Les éditeurs ont le mérite d’avoir convaincu de nombreux spécialistes de rédiger les articles, dont Michael Cronin (« Globalization and Translation », 2010, pp. 134-140), Franz Pöchhacker (« Interpreting », 2010, pp. 153-157; « Interpreting Studies », 2010, pp. 158-172; « Media Interpreting », 2010, pp. 224-226), Jeremy Munday (« Translation Studies », 2010, pp. 419-428), Andrew Chesterman (« Translation Universals », 2011, pp. 175-179), Jorge Díaz Cintas (« Subtitling », 2010, pp. 344-349; « Voiceover and Dubbing », 2010, pp. 441-445), Michaela Wolf (« Sociology of Translation », 2010, pp. 337-343) et Mary Snell-Hornby (« The Turns of Translation Studies », 2010, pp. 366-370). À cette liste de contributeurs pour la plupart européens se greffent les noms de chercheurs oeuvrant au Québec et au Canada : entre autres, Luise von Flotow (« Gender in Translation », 2010, pp. 129-133), Paul F. Bandia (« Post-Colonial Literatures and Translation », 2010, pp. 264-269; « Orality and Translation », 2011, pp. 108-112), Deborah Folaron (« Networking and Volunteer Translators », 2010, pp. 231-234; « Translation Tools », 2010, pp. 429-436; « Web and Translation », 2010, pp. 446-450), Hélène Buzelin (« Agents of Translation », 2011, pp. 6-12) et Sherry Simon (« Hybridity and Translation », 2011, pp. 49-53).

Les articles eux-mêmes varient en profondeur : certains traitent de l’objet ou du concept à l’étude, d’autres montrent où en est rendue la recherche. Il s’agit peut-être là autant de la manifestation d’une opposition persistante entre théorie et pratique que d’un indicateur de la jeunesse d’une discipline aux domaines de recherche toujours inégaux. Enfin, quelques articles arrivent à si bien cerner les enjeux qu’ils deviennent d’importantes contributions à la réflexion. C’est le cas, par exemple, de « Literary Studies and Translation Studies » de Dirk Delabastita (2010, pp. 196-208) et de « Translation Problem » de Gideon Toury (2011, pp. 169-174).

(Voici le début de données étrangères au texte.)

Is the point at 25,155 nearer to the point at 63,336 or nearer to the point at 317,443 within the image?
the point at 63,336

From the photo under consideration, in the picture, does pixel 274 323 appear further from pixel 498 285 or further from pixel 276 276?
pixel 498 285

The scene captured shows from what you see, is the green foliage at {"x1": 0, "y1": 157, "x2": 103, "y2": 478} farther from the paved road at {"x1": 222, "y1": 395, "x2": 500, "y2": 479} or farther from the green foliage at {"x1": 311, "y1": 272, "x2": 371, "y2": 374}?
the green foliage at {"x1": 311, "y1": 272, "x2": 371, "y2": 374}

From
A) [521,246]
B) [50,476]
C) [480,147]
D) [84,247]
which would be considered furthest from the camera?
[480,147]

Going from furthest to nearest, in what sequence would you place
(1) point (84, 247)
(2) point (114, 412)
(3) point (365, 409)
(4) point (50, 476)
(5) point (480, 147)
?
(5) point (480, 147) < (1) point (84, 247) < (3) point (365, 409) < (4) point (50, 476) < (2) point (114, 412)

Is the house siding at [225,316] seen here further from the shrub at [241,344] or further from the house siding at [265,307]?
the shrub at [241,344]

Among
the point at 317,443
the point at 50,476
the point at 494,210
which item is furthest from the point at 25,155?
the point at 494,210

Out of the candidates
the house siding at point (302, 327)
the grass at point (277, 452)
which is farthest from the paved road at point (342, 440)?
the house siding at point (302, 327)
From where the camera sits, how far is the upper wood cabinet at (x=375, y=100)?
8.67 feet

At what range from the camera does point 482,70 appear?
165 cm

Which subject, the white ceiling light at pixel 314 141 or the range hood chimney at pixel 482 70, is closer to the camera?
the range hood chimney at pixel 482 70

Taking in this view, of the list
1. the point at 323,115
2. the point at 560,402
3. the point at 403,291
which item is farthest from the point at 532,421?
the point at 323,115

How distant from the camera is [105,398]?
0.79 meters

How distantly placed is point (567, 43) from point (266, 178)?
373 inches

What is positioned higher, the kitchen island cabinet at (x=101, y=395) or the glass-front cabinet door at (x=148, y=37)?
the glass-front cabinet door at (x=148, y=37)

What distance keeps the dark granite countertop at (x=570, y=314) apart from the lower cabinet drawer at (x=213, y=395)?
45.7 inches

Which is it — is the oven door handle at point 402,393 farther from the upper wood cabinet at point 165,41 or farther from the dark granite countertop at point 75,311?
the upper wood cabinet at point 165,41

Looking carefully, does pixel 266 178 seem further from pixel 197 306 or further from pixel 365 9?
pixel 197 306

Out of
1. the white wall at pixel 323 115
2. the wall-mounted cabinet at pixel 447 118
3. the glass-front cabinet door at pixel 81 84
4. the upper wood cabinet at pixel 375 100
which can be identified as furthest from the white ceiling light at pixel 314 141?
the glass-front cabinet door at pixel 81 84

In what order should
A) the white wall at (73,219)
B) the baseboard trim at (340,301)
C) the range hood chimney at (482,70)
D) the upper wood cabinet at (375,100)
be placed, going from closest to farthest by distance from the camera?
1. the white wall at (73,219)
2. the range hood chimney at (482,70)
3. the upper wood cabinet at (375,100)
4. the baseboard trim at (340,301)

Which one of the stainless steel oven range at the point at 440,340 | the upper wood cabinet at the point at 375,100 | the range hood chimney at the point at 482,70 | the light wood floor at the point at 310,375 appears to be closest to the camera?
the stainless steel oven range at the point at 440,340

Il y a toujours, dans ce genre d’ouvrage, des lacunes qui donnent lieu à la critique. Dans cet ordre d’idées, on pourrait commenter l’absence de plusieurs termes plus spécifiques, qui viendront sûrement s’ajouter lors de la publication de volumes subséquents. Or, il me semble que la lecture des deux premiers volumes laisse entrevoir une omission presque gênante : celle de la notion d’équivalence. Centrale au fondement de la pensée sur la traduction, balayée puis réinstituée, déconstruite puis reconstruite provisoirement, l’équivalence apparaît dans plusieurs articles et on trouve dans l’index des renvois multiples aux articles « Descriptive Translation Studies », « Interpretive Approach », « Literary Studies and Translation Studies », « Norms of Translation », « Semiotics and Translation », « Terminology and Translation », « Transfer and Transfer Studies », « Translation » et « The Turns of Translation Studies ». Si elle sert de lien à tous ces articles, il reste que l’équivalence ne fait l’objet d’aucun article dans lequel on tracerait l’évolution de la pensée, pourtant propre à la traductologie, sur ce concept. Dans l’effervescence de la discipline, dont les virages multiples (pragmatique, culturel, globalisant, iconique, empirique, sociologique, éthique) nous étourdissent parfois (Snell-Hornby, « The Turns of Translation Studies », 2010, pp. 366-370), et surtout dans le cadre d’un ouvrage de référence comme celui-ci (qui témoigne justement de l’effervescence de la discipline), il serait utile de faire le point sur les paradigmes qui en ont formé la base.

Néanmoins, dans l’ensemble, l’ouvrage offre un excellent portrait de l’état des connaissances en traductologie. Son format double, imprimé et virtuel, lui permet de diffuser ces connaissances aux experts du domaine, aux étudiants, comme aux curieux. La plus grande force du Handbook sera cependant d’agir à titre d’entrée en matière aux différents domaines de la traductologie, car il simplifie l’accès aux différents sujets d’intérêt ainsi que l’identification des principaux chercheurs et de leurs contributions. À l’aide des hyperliens entre le Handbook of Translation Studies et la Translation Studies Bibliography, les chercheurs entameront plus rapidement des lectures pertinentes à leur recherche. Ils anticiperont donc avec impatience la publication et la mise en ligne des prochains volumes du Handbook of Translation Studies.